Mumbai’s leading eye doctor treats pellet gun victims in Kashmir
Dr Sundaram Natarajan, a leading Mumbai-based ophthalmologist who was awarded the Padma Shri in 2013, alone conducted 40 retinal surgeries on Kashmir’s pellet victims in three days.Updated: Jul 30, 2016, 20:23 IST
Dr Sundaram Natarajan, a leading Mumbai-based ophthalmologist who was awarded the Padma Shri in 2013, alone conducted 40 retinal surgeries on Kashmir’s pellet victims in three days.
Dr Natarajan and his team of four doctors were brought to Kashmir amidst the ongoing turmoil on July 26 by the Pune-based non-government organisation Borderless World Foundation (BWF). Since its arrival in Srinagar, the team had conducted more than 69 surgeries at the SMHS hospital till Saturday afternoon.
All the surgeries were done free of cost, the BWF and doctors at SMHS said.
The lead doctor operated on 40 patients himself and led procedures on six others over the hectic three days.
Three members of the team, including Dr Natarajan, left Srinagar on Saturday, while the remaining two doctors are still working at the SMHS.
Speaking to Hindustan Times, Dr Natarajan explained how complicated and multidimensional the pellet injuries were. He said, “The centre of the eye is the sensitive zone. Patients with a damaged central part might not get their normal vision back but they will get side vision.”
“But patients whose macula (central part of retina) and optic nerve are intact and lens and cornea are clear will get back their normal vision,” added the doctor, who is chairman-cum-managing director of the Aditya Jyot Eye Hospital in Mumbai.
Dr Natarajan added that he and his team would return to the Valley to follow up on the patients, serious retinal surgery cases required a follow-up after six weeks.
Use of pellet guns by security forces in Kashmir has become a cause for concern for activists. In the ongoing unrest, more than 600 people have been injured by pellets, and 185 people suffered eye injuries with 20 sustaining damage in both eyes, according to the latest government data.
When a pellet cartridge bursts, hundreds of tiny metallic particles jet out and penetrate skin and eyes, rupturing them before getting lodged. Dr Natarajan described the resulting injuries as a “quite serious problem”.
Dr Tariq Qureshi, head of the department of ophthalmology, Government Medical College (GMC) Srinagar, said, “Dr Natarajan’s expertise in this field is unparalleled. And his visit and work has been very fruitful in these times of crisis.”

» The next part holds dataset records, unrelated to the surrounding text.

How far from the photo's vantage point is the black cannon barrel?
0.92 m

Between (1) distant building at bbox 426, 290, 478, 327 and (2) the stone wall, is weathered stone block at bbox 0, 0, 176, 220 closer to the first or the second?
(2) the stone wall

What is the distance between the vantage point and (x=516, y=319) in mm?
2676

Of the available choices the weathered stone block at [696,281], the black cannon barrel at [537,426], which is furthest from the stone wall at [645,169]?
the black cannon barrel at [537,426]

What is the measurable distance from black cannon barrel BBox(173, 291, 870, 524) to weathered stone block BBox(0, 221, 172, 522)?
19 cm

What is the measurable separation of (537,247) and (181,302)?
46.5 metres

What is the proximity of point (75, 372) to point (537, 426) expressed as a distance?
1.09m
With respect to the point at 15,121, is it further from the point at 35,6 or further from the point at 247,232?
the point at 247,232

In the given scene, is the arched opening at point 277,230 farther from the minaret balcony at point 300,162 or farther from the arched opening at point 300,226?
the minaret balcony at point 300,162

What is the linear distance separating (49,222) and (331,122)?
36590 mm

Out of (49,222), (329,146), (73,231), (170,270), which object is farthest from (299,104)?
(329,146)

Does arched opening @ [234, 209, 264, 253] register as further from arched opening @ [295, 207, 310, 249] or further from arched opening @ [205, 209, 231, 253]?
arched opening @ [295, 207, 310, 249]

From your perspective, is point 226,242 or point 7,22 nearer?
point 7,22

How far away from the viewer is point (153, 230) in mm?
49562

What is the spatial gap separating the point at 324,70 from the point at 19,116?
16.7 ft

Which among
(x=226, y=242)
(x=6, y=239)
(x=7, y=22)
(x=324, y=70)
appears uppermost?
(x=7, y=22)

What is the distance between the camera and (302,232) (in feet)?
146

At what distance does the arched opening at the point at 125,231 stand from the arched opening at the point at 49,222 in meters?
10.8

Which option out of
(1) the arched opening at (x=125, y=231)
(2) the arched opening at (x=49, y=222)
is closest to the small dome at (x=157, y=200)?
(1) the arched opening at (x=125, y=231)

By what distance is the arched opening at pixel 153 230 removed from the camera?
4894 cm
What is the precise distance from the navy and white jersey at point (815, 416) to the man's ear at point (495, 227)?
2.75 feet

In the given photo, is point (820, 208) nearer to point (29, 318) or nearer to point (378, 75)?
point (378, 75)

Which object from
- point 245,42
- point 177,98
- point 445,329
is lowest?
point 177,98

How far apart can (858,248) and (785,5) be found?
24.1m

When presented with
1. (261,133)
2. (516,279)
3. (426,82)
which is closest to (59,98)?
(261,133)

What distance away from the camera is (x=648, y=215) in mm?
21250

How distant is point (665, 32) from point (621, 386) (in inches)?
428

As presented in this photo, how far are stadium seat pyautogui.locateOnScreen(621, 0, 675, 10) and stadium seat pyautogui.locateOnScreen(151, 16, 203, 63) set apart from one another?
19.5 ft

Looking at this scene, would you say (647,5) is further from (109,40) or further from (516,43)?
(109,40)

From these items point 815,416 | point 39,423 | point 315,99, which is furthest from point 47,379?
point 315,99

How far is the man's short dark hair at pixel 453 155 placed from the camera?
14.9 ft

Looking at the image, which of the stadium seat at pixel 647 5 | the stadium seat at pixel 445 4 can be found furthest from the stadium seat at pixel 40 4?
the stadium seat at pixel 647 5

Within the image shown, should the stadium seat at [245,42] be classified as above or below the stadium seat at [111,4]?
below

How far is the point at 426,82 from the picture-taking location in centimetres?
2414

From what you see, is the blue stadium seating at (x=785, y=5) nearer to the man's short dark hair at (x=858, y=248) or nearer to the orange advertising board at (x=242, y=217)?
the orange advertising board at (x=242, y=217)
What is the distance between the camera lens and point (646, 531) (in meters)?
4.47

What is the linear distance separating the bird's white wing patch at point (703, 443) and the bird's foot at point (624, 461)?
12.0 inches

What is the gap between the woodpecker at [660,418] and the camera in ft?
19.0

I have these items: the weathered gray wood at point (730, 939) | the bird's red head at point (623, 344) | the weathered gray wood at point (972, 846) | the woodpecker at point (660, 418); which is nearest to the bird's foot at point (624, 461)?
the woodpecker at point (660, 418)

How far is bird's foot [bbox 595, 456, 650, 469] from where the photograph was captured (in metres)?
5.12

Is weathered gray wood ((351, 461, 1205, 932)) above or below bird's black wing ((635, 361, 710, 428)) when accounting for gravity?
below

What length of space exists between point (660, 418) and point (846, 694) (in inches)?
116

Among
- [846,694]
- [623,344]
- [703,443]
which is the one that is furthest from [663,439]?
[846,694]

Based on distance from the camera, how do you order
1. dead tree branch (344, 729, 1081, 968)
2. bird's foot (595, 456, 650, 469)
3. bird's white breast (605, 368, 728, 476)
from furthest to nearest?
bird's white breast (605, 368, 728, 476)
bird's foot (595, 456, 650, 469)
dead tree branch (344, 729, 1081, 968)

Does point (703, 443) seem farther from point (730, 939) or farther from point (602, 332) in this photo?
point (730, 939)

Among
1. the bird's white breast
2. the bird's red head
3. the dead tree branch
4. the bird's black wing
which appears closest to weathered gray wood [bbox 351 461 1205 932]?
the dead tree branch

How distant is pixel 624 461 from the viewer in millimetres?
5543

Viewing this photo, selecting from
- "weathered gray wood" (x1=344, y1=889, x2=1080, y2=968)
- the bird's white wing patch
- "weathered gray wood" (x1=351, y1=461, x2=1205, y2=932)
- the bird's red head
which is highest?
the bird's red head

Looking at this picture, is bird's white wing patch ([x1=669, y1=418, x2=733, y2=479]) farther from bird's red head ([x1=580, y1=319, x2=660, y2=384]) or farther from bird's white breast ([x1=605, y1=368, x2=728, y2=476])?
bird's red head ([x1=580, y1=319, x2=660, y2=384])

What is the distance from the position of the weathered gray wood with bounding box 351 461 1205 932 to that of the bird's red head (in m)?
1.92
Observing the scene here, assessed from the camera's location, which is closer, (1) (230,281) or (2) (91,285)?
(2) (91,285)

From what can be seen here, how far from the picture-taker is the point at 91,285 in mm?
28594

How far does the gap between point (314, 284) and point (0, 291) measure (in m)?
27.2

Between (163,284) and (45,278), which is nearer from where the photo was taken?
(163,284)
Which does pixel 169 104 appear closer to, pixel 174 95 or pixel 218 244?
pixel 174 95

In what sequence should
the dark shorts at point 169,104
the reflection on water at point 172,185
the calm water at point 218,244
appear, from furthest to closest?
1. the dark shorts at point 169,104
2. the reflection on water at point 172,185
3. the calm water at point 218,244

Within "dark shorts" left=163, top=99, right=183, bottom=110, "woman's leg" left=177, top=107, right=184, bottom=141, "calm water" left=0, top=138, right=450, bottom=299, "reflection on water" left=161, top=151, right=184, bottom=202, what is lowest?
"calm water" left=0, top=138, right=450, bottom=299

He added that when patients go to Chandigarh or Amritsar with pellet injuries, they are charged lakhs of rupees, which was why Dr Natarajan’s visit and the free surgeries have been so useful for the patients.
Haris Abrar Kashmiri, a senior program officer of the BWF in Kashmir, said after seeing the plight of pellet victims that the organisation had thought of getting the patients flown out of Kashmir for better treatment but encountered logistical problems.
“We spoke at length with senior doctors at SMHS and BWF’s officials. It was decided that we approach Dr Natarajan since he is an expert in this field. Two minutes into our conversation with the doctor, he had agreed,” Kashmiri said.